***** SUPPLIED INFORMATION

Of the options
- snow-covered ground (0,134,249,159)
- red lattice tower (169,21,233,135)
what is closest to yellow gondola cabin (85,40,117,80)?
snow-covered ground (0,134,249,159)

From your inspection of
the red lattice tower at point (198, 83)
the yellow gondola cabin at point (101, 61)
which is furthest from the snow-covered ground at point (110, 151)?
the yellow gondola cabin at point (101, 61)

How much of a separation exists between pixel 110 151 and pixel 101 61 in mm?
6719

**********
***** SUPPLIED INFORMATION

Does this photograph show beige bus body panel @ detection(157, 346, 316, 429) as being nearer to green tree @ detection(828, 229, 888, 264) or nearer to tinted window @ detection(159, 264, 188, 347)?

**********
***** SUPPLIED INFORMATION

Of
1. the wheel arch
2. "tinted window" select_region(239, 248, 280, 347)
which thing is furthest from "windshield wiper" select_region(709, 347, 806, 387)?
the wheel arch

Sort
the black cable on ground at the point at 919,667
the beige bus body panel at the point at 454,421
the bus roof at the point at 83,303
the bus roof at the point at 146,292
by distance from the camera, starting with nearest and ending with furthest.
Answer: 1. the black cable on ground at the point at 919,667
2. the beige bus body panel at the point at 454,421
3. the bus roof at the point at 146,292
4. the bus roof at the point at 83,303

**********

# PROBLEM DETAILS:
Report every line above that contains the word "which", copying each such line in full. Case counts.

# SOLUTION BELOW:
which is furthest from the snow-covered ground at point (110, 151)?
which thing is furthest from "windshield wiper" select_region(709, 347, 806, 387)?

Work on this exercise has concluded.